Now, of course both of these cases could have totally benign explanations. Maybe the licensing terms of ActiveSync make it undesirable for Google to support it for free users in the future. Perhaps MS and Google can't come to a reasonable agreement about Youtube API licensing terms, and the real villain of the story is MS for trying to now score cheap publicity points with it. Or maybe Google is trying its best to smother WP8 in the cradle. And you can't ignore these other data points when looking at the motivations for these petty Maps changes.
If anyone has a counterexample I'd love to hear it, but so far as I know no one other than Microsoft (and, until recently, Google) offers Exchange ActiveSync to free users. In my opinion, that strongly suggests that Microsoft's licensing terms for ActiveSync make that economically unsustainable. If that's right, you would expect Google to drop free EAS support once the major benefit of better iPhone support was superseded by a native Gmail app, Windows Phone or no Windows Phone. One of the planned benefits of buying Sparrow, I suspect.

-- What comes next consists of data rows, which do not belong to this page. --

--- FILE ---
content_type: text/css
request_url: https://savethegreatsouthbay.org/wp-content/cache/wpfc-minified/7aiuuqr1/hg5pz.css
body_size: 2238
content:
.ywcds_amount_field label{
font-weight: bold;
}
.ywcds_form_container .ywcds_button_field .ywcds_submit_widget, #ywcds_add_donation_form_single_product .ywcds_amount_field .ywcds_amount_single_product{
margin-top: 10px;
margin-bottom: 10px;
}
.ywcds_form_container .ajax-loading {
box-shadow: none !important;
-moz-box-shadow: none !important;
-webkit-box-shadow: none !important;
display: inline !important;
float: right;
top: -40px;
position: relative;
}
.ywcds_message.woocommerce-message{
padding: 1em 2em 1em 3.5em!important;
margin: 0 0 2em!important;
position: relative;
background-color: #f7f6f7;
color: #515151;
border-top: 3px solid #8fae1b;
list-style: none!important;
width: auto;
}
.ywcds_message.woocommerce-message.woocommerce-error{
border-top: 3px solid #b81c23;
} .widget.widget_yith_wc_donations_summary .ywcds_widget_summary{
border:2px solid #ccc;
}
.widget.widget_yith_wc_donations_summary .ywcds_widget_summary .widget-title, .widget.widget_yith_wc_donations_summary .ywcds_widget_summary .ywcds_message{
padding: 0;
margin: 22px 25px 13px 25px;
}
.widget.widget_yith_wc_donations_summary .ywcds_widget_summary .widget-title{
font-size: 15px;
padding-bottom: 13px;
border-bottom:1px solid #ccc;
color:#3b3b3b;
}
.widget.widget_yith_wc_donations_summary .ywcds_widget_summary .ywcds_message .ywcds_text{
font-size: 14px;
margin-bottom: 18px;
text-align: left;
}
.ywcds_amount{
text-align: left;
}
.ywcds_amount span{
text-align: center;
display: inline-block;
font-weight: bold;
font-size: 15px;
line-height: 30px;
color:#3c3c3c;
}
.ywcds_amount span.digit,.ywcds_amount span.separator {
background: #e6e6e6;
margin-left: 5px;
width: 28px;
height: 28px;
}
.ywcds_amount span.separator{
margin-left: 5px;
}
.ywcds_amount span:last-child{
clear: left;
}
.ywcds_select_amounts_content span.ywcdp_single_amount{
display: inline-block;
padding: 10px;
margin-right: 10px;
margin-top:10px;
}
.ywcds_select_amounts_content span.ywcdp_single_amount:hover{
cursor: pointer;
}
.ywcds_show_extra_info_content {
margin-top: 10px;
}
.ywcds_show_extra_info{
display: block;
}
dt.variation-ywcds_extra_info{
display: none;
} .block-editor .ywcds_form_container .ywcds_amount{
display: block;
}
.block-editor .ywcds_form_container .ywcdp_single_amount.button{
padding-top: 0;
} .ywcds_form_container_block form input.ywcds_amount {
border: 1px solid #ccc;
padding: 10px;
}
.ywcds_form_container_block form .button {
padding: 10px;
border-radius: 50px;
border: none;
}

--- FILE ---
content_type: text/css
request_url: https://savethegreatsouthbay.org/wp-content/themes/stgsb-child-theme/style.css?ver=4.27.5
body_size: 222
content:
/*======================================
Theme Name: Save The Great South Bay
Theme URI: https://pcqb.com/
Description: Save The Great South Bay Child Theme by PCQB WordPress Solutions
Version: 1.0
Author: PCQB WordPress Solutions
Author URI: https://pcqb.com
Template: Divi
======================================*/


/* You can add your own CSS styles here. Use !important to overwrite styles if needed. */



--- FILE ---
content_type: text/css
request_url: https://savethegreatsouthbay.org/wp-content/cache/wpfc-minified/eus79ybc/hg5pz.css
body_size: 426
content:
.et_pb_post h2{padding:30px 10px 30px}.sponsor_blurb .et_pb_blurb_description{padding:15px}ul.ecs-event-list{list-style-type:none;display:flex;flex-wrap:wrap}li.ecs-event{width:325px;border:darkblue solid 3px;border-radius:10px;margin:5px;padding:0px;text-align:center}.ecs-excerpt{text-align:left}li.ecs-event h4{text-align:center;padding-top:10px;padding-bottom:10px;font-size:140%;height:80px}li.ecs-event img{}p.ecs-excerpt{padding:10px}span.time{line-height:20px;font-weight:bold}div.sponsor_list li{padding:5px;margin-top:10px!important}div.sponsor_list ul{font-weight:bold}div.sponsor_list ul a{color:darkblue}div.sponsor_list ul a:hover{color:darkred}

That ''under $25 million" needed to be justified, after all.
They didn't, it's fully featured. In some ways it's even better than the Android app, more beautifully designed. They mentioned in their blog they'll be bringing much the same to Android soon.
PhoneGap's plugin system makes it possible to hook into the native touch events and mimic touch events in the browser.
IE9 on WP7 is genuinely awful, though, and an app in that environment is guaranteed to be horrible. IE10 on WP8 is a vast improvement and is viable for HTML-based applications, though.
Try that on a 4inch 2dimensional object with a target audience of children through elderly, moron through genius, and tell us how well that works for you.